#### Input rows ####

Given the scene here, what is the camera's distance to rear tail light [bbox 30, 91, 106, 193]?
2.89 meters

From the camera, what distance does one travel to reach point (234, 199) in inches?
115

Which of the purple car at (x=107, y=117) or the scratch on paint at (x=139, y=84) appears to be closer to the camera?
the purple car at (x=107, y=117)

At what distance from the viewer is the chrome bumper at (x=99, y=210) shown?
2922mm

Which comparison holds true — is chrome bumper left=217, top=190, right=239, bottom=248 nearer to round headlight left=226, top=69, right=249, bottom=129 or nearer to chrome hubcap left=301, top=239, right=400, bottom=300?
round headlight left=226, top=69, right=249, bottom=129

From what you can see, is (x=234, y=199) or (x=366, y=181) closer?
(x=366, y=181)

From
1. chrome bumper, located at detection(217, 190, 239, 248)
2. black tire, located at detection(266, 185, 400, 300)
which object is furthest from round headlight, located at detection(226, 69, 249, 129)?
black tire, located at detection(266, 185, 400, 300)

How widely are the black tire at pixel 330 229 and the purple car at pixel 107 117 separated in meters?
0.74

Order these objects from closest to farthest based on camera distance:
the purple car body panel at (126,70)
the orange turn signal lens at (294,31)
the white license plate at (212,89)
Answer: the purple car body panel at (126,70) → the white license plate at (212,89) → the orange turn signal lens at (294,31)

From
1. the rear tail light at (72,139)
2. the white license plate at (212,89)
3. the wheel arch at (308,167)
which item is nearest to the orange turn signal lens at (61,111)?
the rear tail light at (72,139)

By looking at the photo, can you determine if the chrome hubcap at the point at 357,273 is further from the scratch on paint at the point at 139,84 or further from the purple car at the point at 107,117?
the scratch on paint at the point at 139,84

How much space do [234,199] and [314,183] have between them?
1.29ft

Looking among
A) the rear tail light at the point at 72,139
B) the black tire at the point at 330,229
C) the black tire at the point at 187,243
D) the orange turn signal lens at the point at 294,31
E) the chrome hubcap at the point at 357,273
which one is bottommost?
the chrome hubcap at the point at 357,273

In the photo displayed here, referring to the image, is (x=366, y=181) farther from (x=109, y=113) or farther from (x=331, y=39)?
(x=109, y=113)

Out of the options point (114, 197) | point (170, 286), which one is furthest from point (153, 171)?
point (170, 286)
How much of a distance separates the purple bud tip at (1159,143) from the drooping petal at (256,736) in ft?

####

Pull out the stretch of lines from the one containing "How widely are" through the one containing "Answer: the purple", copying each line word for word.

Answer to the problem –
How widely are the black tire at pixel 330 229 and the purple car at pixel 107 117 separated in meters?
0.74

Order these objects from closest to farthest based on camera distance:
the purple car body panel at (126,70)
the orange turn signal lens at (294,31)
the white license plate at (212,89)
Answer: the purple car body panel at (126,70) → the white license plate at (212,89) → the orange turn signal lens at (294,31)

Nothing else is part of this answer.